Shirie Leng, MD is a practicing anesthesiologist at Beth Israel Deaconess Medical Center in Boston. She blogs regularly at medicine for real, where this post originally appeared.

2 replies »

  1. Excellent commentary about increasing use of testing — as a substitute for meaningful evaluation of the skills that matter. In the best of all possible worlds, wherever that is, one would hope to see thoughtful use of BOTH.

    Looking back from retirement, it seems to me that I always preferred to refer patients to physicians that knew the limits of their knowledge. They were adept at filling in the details when more information was needed AND willing to ask for help whenever that was more appropriate. Of course the ability to communicate with both peers and patients (often now considered clients or consumers, but I will not deal with that shift here) was essential to the best use of their knowledge and wisdom.

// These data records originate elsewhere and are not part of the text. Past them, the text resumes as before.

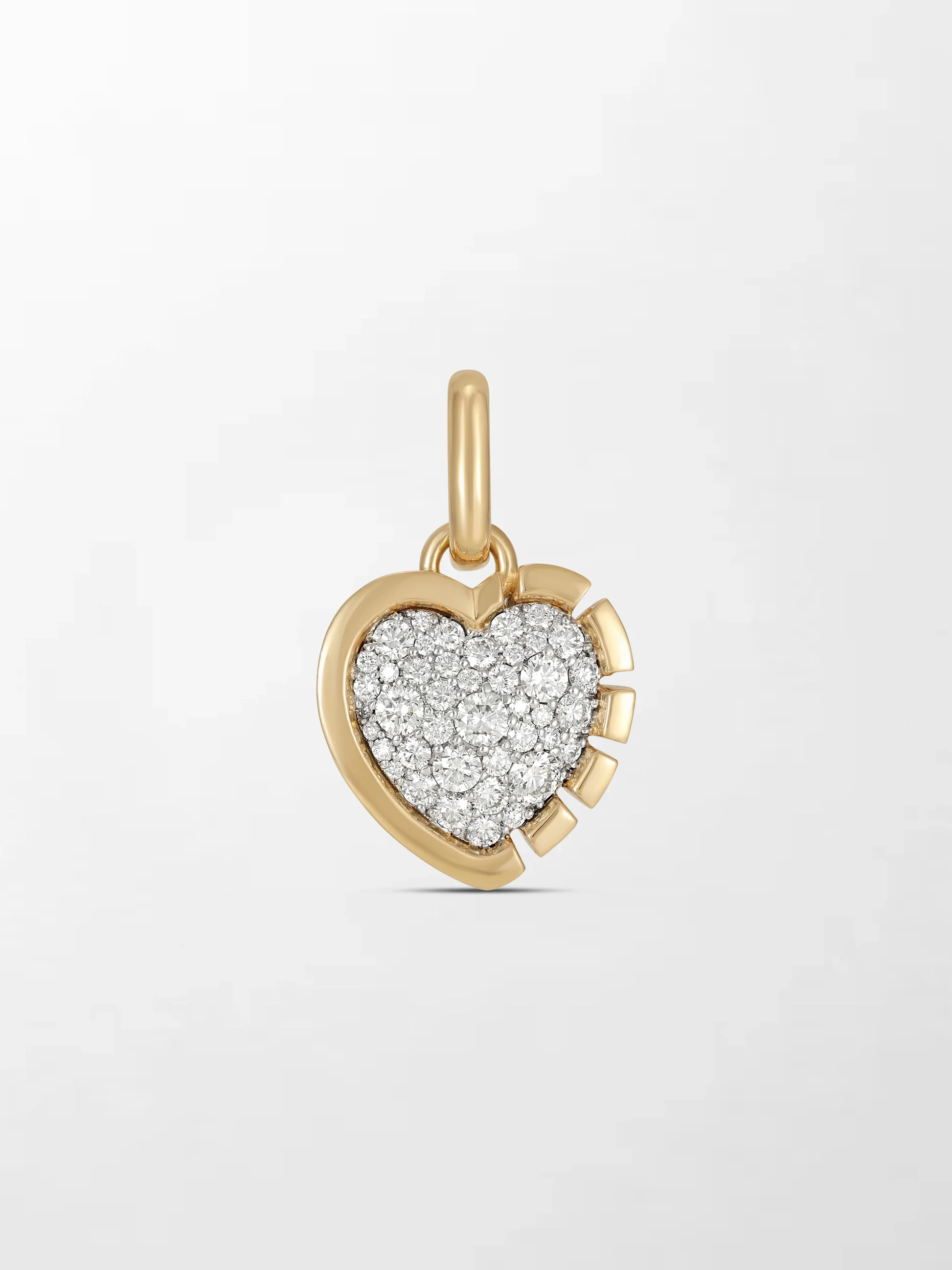 10K Solid Gold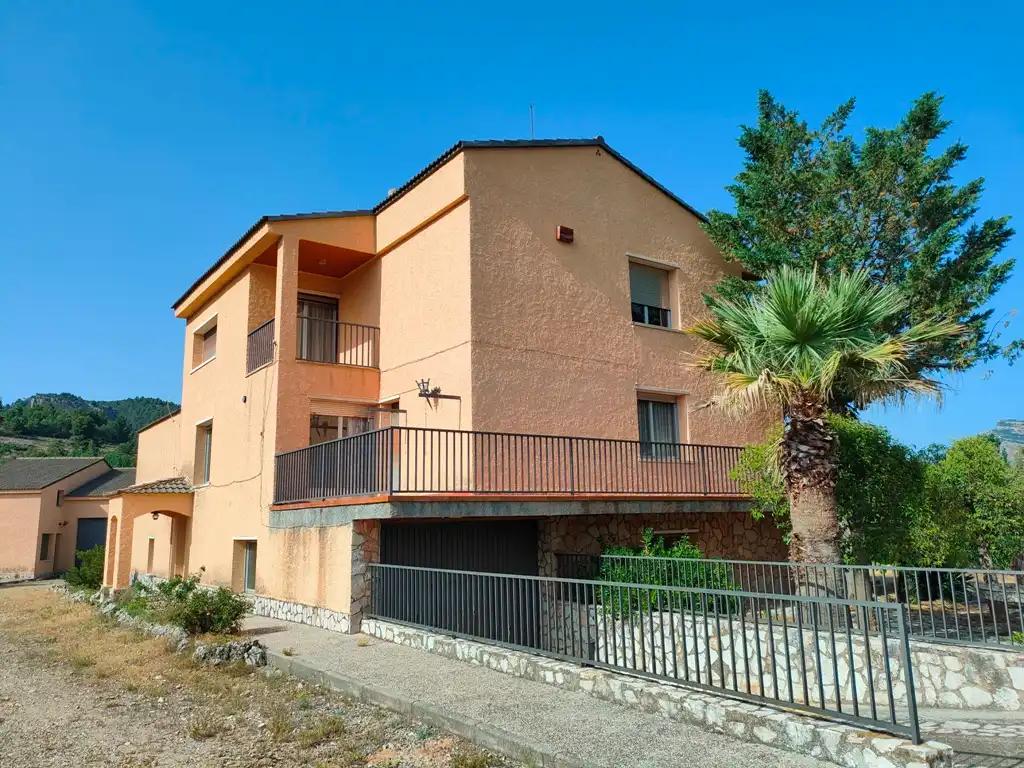 Chalet for Sale in Beceite
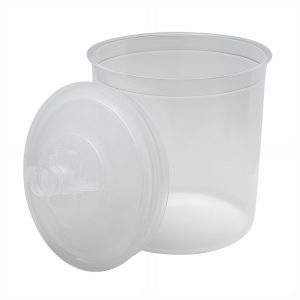 3M 16301<br> PPS Kit - Standard 125U Full Dia Filter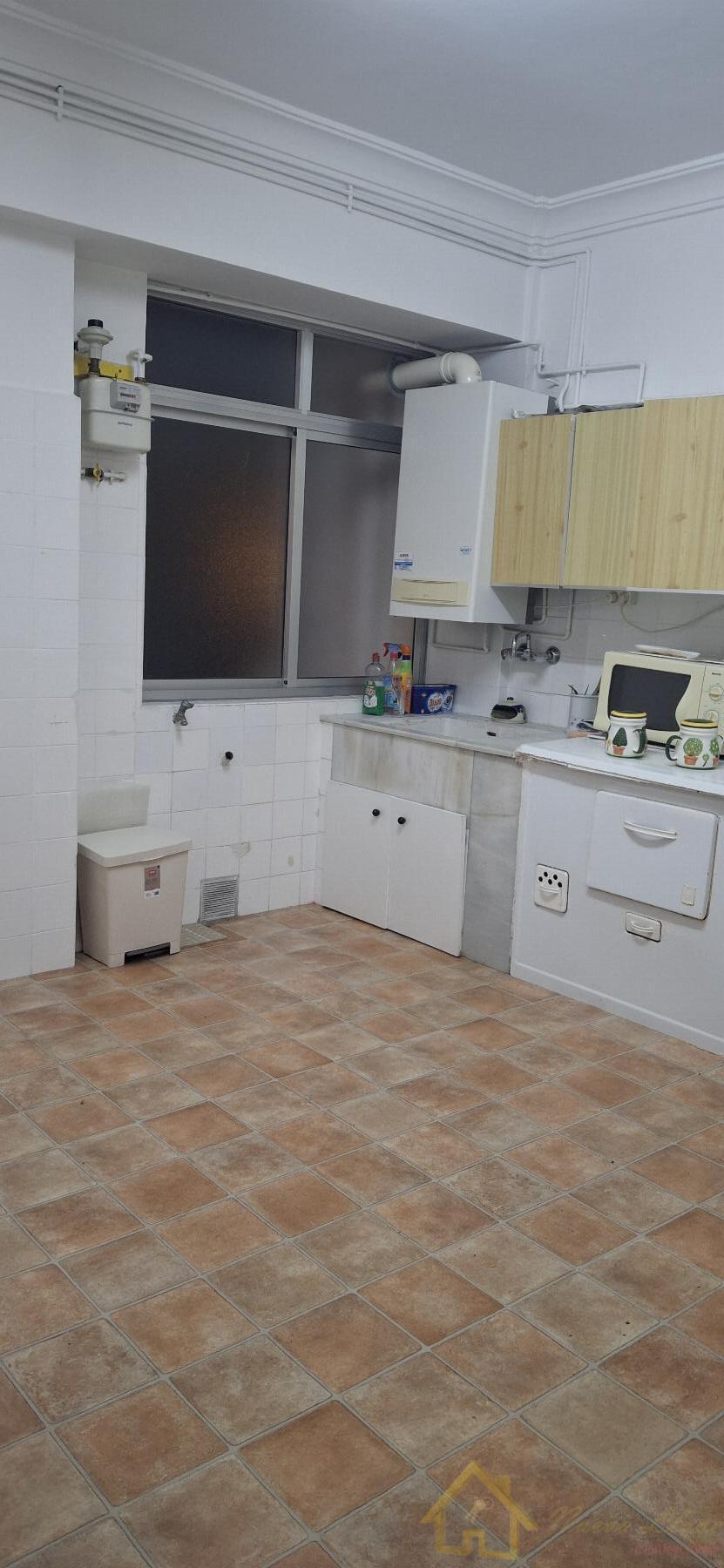 For sale of flat in Lugo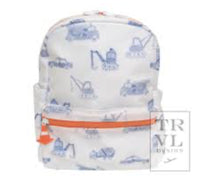 The Backpack Small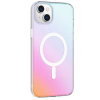 Apple iPhone 14 Plus Nimbus9 Stratus Magsafe Case - Frost - - alt view 3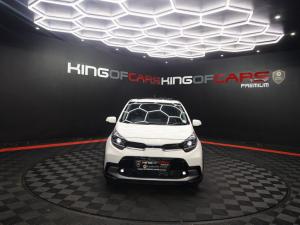 Kia Picanto 1.2 X-Line auto - Image 2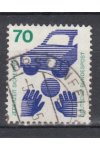 Bundes známky Mi 773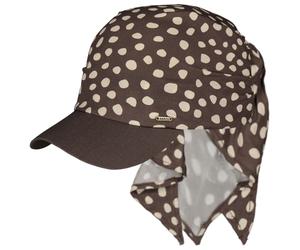 Barts - Women's Solacer Cap - Cap, Gr. One Size, braun (Coffee)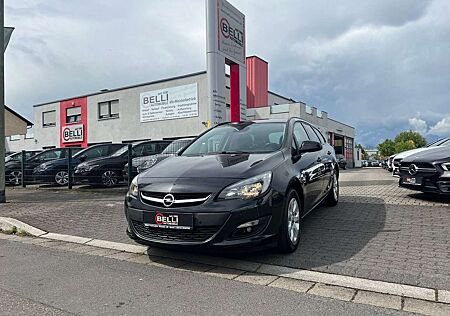 Opel Astra J 1,6 Sports Tourer Style FINANZIERUNG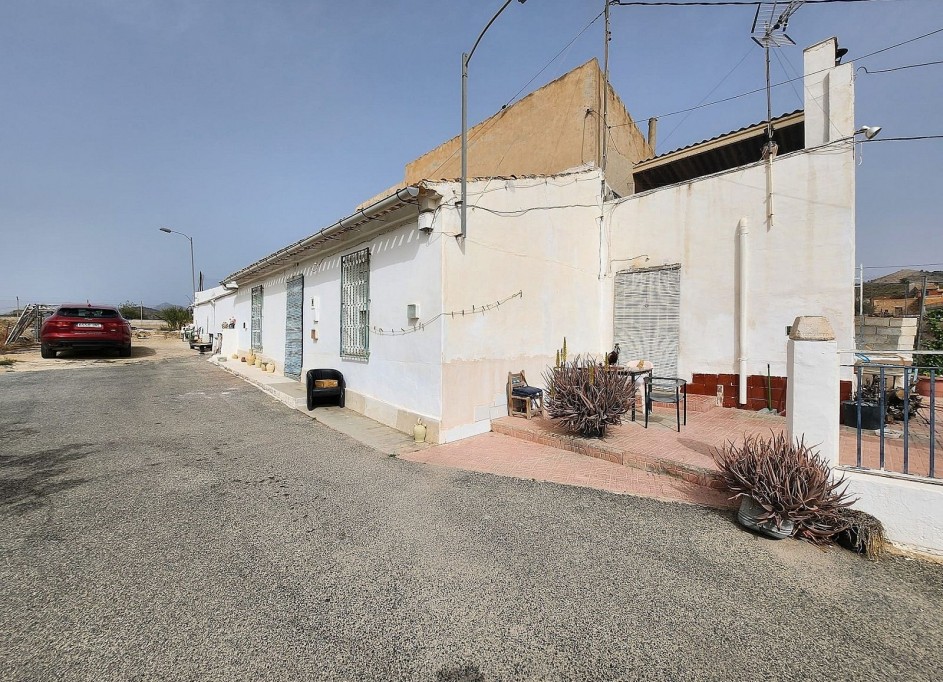 Resale - Stadthaus -
Barinas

    It is always best to temper our enthusiasm for new ways to measure things (including skills) with thoughtful, fresh consideration of what may be lost by the proposed change, and how the change may affect our longer term goals.

    Best regards,

    jack

  2. Maybe a better way to test physicians in training would be to give them tests where they could have access to their usual information resources? That would be a much better indicator of how well they could apply information to solve real clinical problems.